I served again and missed her return. She paused for a moment.

“I got mixed up with some oddness in my youth, and the long and short of it is that I can’t shuffle off this mortal coil until I have read the ten most boring classics.”

I looked into her bright eyes. She wasn’t kidding.

“How far have you got?” I replied, returning another ball that flew wide.

“Well, that’s the trouble, isn’t it?” she replied, serving again. “I read what I think is the dullest book on God’s own earth, finish the last page, go to sleep with a smile on my face and wake up the following morning feeling better than ever!”

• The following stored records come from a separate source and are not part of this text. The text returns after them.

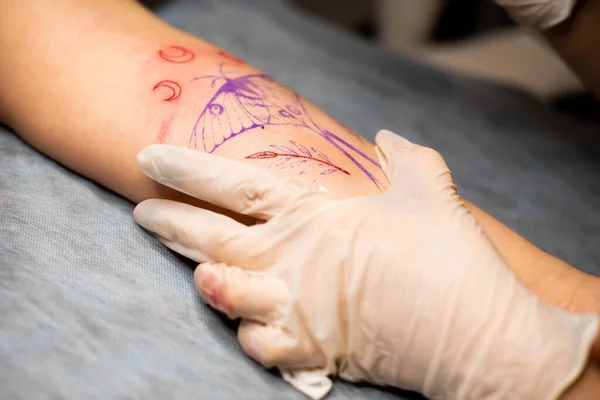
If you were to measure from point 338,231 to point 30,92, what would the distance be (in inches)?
27.2

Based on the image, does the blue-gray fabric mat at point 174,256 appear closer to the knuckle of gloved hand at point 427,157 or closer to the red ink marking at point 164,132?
the red ink marking at point 164,132

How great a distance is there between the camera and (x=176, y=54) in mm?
1133

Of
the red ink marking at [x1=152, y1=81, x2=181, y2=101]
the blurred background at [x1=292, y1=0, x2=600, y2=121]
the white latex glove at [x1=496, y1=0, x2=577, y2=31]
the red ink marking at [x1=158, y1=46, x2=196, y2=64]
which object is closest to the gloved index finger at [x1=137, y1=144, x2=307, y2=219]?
the red ink marking at [x1=152, y1=81, x2=181, y2=101]

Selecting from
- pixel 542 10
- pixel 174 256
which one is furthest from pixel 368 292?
pixel 542 10

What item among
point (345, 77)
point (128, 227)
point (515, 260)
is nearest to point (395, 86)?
point (345, 77)

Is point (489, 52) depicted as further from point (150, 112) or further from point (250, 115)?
point (150, 112)

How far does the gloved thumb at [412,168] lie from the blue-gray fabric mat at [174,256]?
370 mm

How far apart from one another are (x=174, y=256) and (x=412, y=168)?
481 millimetres

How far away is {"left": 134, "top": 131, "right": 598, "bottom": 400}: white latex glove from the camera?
835 mm

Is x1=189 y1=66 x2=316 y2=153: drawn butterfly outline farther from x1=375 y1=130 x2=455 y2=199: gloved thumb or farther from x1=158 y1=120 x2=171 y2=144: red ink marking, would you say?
x1=375 y1=130 x2=455 y2=199: gloved thumb

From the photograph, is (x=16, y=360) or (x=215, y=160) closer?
(x=16, y=360)

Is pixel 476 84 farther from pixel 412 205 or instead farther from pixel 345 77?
pixel 412 205

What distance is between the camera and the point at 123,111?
103cm

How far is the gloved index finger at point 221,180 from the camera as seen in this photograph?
0.91 meters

“Have you tried Edmund Spenser’s Faerie Queene?” I asked. “Six volumes of boring Spenserian stanza, the only saving grace of which is that he didn’t write the twelve volumes he had planned.”

“Read them all,” replied Gran. “And his other poems, too, just in case.”

I put down my paddle. The balls kept plinking past me.

“You win, Gran. I need to talk to you.”

She reluctantly agreed, and I helped her to her bedroom, a small chintzily decorated cell she darkly referred to as her “ departure lounge.” It was sparsely furnished; there was a picture of me, Anton, Joffy and my mother alongside a couple of empty frames.

As soon as she was seated I said: “They . . . they sideslipped my husband, Gran.”

“When did they take him?” she asked, looking at me over her glasses in the way that grannies do; she never questioned what I said, and I explained everything to her as quickly as I could—except for the bit about the baby.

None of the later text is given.